De weg naar het kasteel was heel spannend. Onderweg stopte de auto en dan moesten er mensen uit. Overal waar een beetje plek was, werden mensen ondergebracht. Volgens mij stopten we zelfs bij een school. Maar dan ging de klep weer dicht, want wij gingen naar het kasteel. We boften, want in het kasteel verwachtten ze net pensiongasten. We hebben er dus heel lekker gegeten. We kregen stamppot, wortels met rundvlees en jus. Dat hadden we nog nooit gegeten. In totaal zijn we daar vijf dagen geweest. Al onze koeien waren er ook heen gedreven, want er was veel land om het kasteel. Mijn vader ging elke morgen melken. Die melk ging dan naar de mensen die dat nodig hadden.
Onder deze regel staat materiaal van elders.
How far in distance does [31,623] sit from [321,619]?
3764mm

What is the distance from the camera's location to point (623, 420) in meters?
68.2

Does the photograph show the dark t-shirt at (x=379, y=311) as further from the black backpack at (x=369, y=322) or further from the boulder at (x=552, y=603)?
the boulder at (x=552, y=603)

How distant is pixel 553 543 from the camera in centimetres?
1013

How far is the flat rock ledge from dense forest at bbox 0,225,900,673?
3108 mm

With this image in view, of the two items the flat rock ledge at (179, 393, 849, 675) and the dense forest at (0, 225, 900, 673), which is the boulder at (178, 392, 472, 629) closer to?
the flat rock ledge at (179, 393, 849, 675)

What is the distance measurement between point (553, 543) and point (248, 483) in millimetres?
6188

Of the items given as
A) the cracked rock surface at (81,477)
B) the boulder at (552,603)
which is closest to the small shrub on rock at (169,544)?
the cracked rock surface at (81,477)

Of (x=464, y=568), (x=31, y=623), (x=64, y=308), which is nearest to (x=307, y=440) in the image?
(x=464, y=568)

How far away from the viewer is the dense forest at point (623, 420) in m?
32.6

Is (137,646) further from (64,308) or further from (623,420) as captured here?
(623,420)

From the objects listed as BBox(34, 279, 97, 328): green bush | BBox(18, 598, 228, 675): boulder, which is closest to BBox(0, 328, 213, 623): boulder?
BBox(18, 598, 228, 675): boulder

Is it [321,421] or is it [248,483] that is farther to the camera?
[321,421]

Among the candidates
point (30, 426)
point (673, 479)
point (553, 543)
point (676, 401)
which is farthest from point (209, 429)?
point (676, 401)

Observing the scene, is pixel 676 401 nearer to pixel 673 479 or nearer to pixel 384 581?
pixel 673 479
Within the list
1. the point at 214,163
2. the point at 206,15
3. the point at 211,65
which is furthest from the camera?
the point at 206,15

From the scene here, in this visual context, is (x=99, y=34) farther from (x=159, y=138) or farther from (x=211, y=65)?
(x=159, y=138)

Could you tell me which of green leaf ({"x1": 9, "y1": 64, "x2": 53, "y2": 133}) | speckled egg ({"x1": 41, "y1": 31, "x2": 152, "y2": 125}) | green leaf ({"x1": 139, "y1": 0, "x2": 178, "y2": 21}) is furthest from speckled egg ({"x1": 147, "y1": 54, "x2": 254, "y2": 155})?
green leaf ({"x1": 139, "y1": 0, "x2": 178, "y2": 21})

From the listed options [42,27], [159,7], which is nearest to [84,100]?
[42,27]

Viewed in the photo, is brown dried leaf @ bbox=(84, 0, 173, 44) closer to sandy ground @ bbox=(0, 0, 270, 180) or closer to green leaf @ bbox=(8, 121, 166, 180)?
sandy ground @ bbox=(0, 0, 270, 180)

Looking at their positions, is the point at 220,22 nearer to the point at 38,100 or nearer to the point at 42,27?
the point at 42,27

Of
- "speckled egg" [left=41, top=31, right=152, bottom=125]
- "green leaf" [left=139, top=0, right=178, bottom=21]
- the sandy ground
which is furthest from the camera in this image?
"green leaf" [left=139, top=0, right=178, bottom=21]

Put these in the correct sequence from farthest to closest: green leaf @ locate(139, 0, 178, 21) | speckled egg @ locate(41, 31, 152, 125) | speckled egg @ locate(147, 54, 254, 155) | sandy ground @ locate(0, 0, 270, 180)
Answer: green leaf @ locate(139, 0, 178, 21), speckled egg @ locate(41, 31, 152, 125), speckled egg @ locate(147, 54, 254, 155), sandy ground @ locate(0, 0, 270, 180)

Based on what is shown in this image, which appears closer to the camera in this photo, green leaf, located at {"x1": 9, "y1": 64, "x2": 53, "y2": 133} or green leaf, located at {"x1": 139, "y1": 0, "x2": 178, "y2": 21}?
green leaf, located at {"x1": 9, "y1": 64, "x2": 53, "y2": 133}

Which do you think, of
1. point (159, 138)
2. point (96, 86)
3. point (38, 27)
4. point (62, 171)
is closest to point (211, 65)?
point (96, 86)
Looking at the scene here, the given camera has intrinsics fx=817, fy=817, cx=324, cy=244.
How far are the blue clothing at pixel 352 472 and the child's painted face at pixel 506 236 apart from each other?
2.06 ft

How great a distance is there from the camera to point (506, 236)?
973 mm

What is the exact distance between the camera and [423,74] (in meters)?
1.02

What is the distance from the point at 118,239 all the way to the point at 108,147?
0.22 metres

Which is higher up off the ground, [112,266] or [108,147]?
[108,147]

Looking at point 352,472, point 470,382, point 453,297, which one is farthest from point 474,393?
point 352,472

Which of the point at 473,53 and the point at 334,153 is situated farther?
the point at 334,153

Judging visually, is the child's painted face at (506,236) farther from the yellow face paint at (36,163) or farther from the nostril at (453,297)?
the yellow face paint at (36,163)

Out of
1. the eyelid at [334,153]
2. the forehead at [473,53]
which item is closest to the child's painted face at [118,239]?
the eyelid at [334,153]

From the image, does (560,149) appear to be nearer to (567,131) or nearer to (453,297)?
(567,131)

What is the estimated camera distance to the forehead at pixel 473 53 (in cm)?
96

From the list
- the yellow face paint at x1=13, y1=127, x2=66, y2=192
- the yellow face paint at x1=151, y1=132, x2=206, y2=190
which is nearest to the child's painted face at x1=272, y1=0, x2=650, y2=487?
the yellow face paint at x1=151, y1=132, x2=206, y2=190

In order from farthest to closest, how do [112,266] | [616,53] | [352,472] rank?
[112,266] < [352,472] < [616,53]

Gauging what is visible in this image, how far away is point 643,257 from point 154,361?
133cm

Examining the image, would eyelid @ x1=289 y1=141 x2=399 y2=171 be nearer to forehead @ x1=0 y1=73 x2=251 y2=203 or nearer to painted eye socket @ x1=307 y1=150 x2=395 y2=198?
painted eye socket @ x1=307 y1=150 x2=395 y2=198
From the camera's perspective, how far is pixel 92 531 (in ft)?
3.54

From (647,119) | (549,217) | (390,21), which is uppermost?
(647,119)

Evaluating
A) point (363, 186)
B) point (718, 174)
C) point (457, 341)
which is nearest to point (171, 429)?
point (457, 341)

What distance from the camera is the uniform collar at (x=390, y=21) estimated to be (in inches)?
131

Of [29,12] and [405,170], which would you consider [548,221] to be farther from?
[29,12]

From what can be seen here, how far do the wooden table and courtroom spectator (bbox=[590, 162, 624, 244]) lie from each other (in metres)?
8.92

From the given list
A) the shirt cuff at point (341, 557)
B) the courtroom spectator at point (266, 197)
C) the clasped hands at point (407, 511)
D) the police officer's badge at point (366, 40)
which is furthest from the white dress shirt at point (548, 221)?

We gingen spelen, maar we gingen ook een beetje op verkenning: in de tuin of ervoor, de laan een eindje op. Maar we mochten de laan niet zo ver op lopen. We gingen kijken waar de anderen sliepen, en van de trapleuning glijden. Ja, je kon je eigen er wel vermaken, want het was er zo anders. Wij hadden maar een eenvoudig huisje thuis. In mijn herinneringen hebben we het er eigenlijk heel goed gehad. Ik had ook die zorg niet. Dat hadden mijn ouders natuurlijk wel.
Mijn broertje was één jaar, en die droeg een luier. Tegenwoordig kun je de luiers zo in de vuilniszak doen. Dat was toen niet. Je moest ze wassen. Er waren meer vrouwen in het kasteel, die de luiers gingen spoelen in de gracht. Daar was zo’n vlondertje, en daar lagen ze op de knieën de luiers te spoelen. Dat is niet fris, maar het moest toch een beetje schoon worden. Op de kamer waar wij verbleven was een wasbak. Daar moesten drie gezinnen zich aan wassen, dus daar kon je geen luiers spoelen. Er was wel een bad, maar dat werd gebruikt als bed. Want alles werd besteed. Toen we bij de badkuip gingen kijken, lag daar een meisje in slapen.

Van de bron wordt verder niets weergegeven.